Christopher Irving came into media studies through comic book journalism and history. While earning his BA in Art Education from Virginia Commonwealth University in 1999, he was already interviewing comic book creators. Soon after, he was contributing to industry magazines such as Comics Buyer’s Guide, Alter Ego, and the award-winning Comic Book Artist (where he served as Associate Editor). While in the MA program for Comparative Literature at Brooklyn College in 2012, Irving expanded his studies to include media with his thesis “A Succession of Masks: Batman’s Evolving Sexuality,” which analyzed the Batman comics and TV show from the 1940s through early ’70s against the public perception of homosexuality.
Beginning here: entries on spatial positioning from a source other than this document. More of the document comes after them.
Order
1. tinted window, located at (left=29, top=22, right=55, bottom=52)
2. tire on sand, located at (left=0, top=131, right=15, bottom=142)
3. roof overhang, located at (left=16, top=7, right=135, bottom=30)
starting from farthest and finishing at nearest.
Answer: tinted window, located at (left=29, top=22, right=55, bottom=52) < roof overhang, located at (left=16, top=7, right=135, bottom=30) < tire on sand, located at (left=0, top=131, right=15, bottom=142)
Irving started teaching Comic Book History in VCU’s Communication Arts department in 2016. He has since risen from adjunct to assistant professor and continues to develop a media program within the department, teaching the requisite Visual Communications history course (which he revamped and updated as a media history class), as well as a series of topics courses that concentrate on popular culture and its relation to media and storytelling.
Irving teaches several Pop-Culture related college classes on the University level, including Star Wars Decoded, The Superhero Decoded and others for the Communication Arts department. His focus is on creating a holistic approach towards the study of media that combines film, comic books, television, and other new media with cultural and social history.
Creatively, Irving has crowdfunded a series of merchandise of Michael Allred’s indy comics superstar Madman, and created the branding for the “Madmaniverse” of characters in everything from custom yo-yos to 3-D trading cards to an action figure. He also is a story architect of the Eagle Force toy line (from Fresh Monkey Fiction) and has written several pulp novellas while also creating character profiles and backstory.
He keeps one foot firmly in the comic book industry as a moderator for the GalaxyCon convention, which sets up around the country, and still occasionally writes historical and journalistic essays for publications like ComicScene or his own Madmania essays on Allred’s Madman comics.
Irving continues to seek out new ways to view both a history and analysis of different media while a student of the Media, Arts, and Text PhD program at VCU.